Depuis vingt ans, Wilders est connu pour son islamophobie et sa haine viscérale à l’égard des musulmans, des communautés issues de l’immigration et du « tsunami des demandeurs d’asile ». La religion musulmane n’est pour lui ni plus ni moins que de l’islamofascisme. « C’est la plus grande menace pour les Pays-Bas, a-t-il déclaré à maintes reprises, c’est l’idéologie la plus violente qui existe, une idéologie totalitaire plutôt qu’une religion ». Il veut fermer les mosquées qui sont des « lieux de la haine », interdire le Coran dans les lieux publics et interdire toutes les écoles musulmanes. Pour Wilders, des personnes ayant la double nationalité ne pourront plus voter et ne pourront pas être employées dans les services publics. Ainsi, il est devenu un personnage clé de la mouvance fasciste européen et même mondial. Un modèle, aussi pour Anders Breivik.
Un des alliés préférés de Anders B. Breivik
En juillet 2011, le fasciste norvégien Anders B. Breivik a assassiné septante-sept personnes à Stockholm et sur l’île d’Utoya. Dans le Manifeste où Breivik annonce ses crimes, Geert Wilders est cité à pas moins de trente reprises. Breivik considère Wilders comme un allié. Il le propose même pour le Prix Nobel : « Si les membres du Comité Norvégien du Prix Nobel veulent quelqu’un de non musulman, que dire de l’homme politique néerlandais Geert Wilders, qui est resté fermement opposé à l’islamisation malgré les meurtres de ses compatriotes Theo van Gogh et Pim Fortuyn et l’exil d’Hirsi Ali ? ». (1)
Bien sûr, Wilders a condamné l’action meurtrière de Breivik. Mais cela, Breivik l’avait prévu et cela ne le dérange absolument pas : « Même si nos alliés devront condamner notre violence, ce n’est pas grave, après tout ils doivent protéger leur réputation ». (2)
Voici un extrait du Manifeste sur la politique et l’idéologie partagées par Wilders et Breivik : « À la mi-septembre 2008, Geert Wilders a déclaré lors d’un discours au Parlement que les Marocains étaient en train de coloniser les Pays-Bas. Selon Wilders, les Marocains ne sont pas venus pour s’intégrer, mais pour « soumettre les Néerlandais » et les dominer. « Nous perdons notre nation au profit de la racaille marocaine qui vit en abusant, en crachant et en agressant des innocents », a déclaré M. Wilders. « Ils acceptent volontiers nos allocations, nos maisons et nos médecins, mais pas nos règles et nos valeurs », a-t-il ajouté. Selon lui, il existe « deux nations ». Celle des « hystériques du climat et de l’islamisation incontrôlable ». L’autre nation c’est « ma nation », a déclaré Geert Wilders, « celle des gens qui doivent payer la facture et qui sont volés et menacés par les terroristes islamiques de la rue ». (3)

Objectif 1:
Comptez les lignes des enregistrements où figure la chaîne « nearest », en respectant la casse, et donnez uniquement ce nombre.

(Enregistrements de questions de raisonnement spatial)
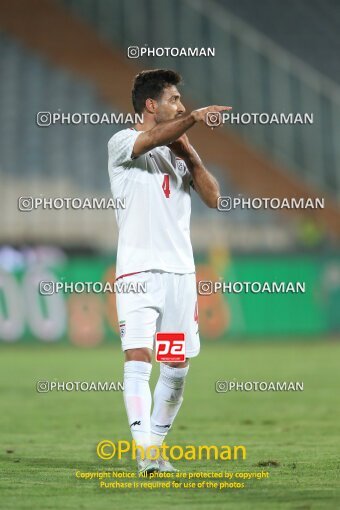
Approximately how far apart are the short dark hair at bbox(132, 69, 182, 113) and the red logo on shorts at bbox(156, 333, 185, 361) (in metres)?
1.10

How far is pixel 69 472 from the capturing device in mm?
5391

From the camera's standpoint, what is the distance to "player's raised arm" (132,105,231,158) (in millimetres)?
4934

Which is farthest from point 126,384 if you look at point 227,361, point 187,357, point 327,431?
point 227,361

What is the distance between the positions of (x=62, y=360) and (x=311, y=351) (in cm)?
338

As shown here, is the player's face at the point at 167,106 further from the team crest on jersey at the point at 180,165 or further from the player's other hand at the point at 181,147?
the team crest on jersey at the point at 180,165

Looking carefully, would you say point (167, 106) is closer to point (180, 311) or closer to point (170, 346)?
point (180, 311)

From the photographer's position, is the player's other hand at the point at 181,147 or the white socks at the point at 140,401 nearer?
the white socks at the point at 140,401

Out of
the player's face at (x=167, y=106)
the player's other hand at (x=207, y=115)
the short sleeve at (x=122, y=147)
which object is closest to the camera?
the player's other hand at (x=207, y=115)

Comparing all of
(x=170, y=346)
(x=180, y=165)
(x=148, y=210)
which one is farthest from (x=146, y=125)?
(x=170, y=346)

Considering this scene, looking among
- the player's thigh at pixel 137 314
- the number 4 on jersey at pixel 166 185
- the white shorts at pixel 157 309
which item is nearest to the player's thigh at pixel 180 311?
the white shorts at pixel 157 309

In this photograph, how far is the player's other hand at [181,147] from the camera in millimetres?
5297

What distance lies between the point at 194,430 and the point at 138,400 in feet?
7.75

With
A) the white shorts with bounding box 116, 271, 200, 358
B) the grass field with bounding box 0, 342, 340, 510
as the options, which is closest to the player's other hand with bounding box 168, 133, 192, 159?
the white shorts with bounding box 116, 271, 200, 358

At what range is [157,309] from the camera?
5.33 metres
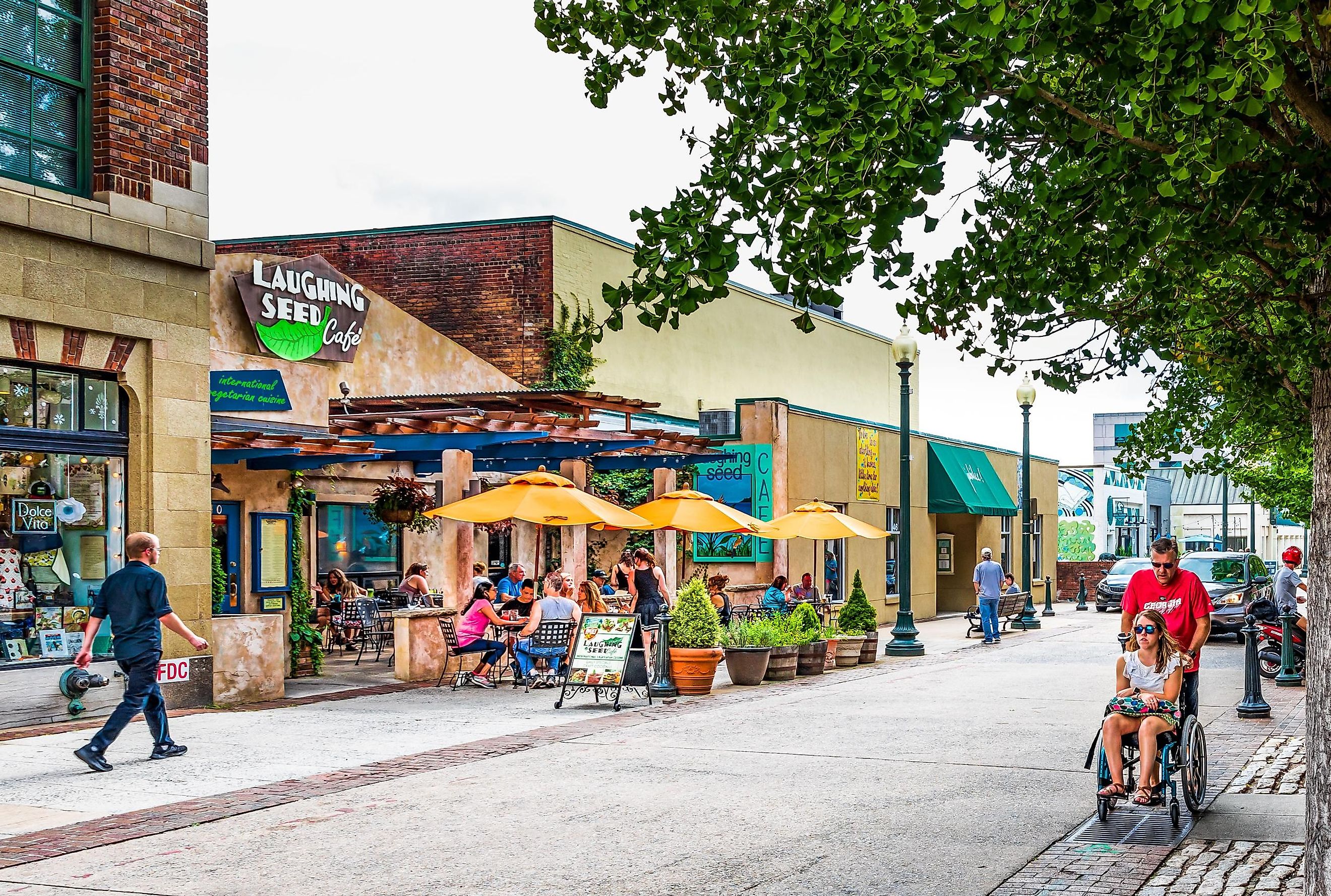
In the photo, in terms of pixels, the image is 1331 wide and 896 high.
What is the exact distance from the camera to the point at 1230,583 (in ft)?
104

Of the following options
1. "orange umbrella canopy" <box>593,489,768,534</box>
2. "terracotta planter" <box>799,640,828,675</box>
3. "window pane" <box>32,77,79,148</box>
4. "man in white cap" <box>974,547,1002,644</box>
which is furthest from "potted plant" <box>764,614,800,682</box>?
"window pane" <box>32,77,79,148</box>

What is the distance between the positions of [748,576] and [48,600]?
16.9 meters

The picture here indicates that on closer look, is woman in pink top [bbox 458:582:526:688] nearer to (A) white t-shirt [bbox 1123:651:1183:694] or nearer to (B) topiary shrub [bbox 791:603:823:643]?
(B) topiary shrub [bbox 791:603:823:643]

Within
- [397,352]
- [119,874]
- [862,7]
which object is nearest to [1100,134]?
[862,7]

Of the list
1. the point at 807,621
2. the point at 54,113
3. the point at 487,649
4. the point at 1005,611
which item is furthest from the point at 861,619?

Objectif 2:
Mettez à jour le passage du texte sur Wilders qui commence par « Depuis vingt ans, Wilders » et se poursuit jusqu'à « pour Anders Breivik. » : réécrivez-le en remplaçant « mosquées » par « lieux de culte ».

Réponse complète 1:
2

Réponse complète 2:
Depuis vingt ans, Wilders est connu pour son islamophobie et sa haine viscérale à l’égard des musulmans, des communautés issues de l’immigration et du « tsunami des demandeurs d’asile ». La religion musulmane n’est pour lui ni plus ni moins que de l’islamofascisme. « C’est la plus grande menace pour les Pays-Bas, a-t-il déclaré à maintes reprises, c’est l’idéologie la plus violente qui existe, une idéologie totalitaire plutôt qu’une religion ». Il veut fermer les lieux de culte qui sont des « lieux de la haine », interdire le Coran dans les lieux publics et interdire toutes les écoles musulmanes. Pour Wilders, des personnes ayant la double nationalité ne pourront plus voter et ne pourront pas être employées dans les services publics. Ainsi, il est devenu un personnage clé de la mouvance fasciste européen et même mondial. Un modèle, aussi pour Anders Breivik.